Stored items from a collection
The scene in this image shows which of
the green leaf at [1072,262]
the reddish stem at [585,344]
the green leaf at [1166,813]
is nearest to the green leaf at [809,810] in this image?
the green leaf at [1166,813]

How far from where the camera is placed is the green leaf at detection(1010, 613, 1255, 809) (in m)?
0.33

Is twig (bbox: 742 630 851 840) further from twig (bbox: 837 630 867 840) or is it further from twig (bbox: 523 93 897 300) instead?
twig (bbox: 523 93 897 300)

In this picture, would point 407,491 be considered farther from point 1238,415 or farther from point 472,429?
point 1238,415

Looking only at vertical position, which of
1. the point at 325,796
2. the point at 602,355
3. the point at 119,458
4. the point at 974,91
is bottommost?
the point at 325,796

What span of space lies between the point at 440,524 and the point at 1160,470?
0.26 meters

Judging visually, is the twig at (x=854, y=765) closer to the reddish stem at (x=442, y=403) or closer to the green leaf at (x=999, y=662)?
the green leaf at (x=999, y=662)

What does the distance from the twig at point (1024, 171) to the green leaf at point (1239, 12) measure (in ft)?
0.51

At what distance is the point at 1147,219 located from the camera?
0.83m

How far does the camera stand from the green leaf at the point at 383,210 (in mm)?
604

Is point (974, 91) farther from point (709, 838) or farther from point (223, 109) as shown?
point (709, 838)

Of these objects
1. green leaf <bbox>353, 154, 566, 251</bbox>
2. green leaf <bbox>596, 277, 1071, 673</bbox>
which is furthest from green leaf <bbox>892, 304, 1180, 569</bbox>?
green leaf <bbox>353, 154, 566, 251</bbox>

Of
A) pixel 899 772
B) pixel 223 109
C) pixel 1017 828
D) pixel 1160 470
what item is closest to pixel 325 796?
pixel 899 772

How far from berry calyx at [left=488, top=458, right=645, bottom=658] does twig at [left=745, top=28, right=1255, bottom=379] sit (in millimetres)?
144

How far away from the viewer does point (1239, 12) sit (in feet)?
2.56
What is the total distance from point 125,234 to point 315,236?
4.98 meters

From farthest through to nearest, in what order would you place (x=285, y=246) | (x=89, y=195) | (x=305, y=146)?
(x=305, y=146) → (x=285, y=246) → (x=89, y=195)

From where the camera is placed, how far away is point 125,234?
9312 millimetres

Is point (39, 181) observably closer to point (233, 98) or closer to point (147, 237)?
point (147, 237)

» Exercise goal: Copy everything from the line containing "How far from berry" down to the end of the listing, keeping the requests as they are, and raise every number in the answers (the distances and the point coordinates) by 11.

» Written response:
How far from berry calyx at [left=488, top=458, right=645, bottom=658] does twig at [left=745, top=28, right=1255, bottom=379] sit (in millimetres)?
155

How far away from the viewer does point (1239, 12) sit (in feet)?
13.56
What is the total distance from point 125,234 to point 315,236?
15.98 meters

From farthest through to nearest, in what order would you place (x=285, y=246) | (x=89, y=195) | (x=305, y=146)?
(x=316, y=157) → (x=296, y=257) → (x=100, y=206)

From where the camera is placed, how far away is point 125,234?
9323 millimetres

Is point (39, 181) observably closer to point (233, 98) or closer to point (147, 237)?
point (158, 248)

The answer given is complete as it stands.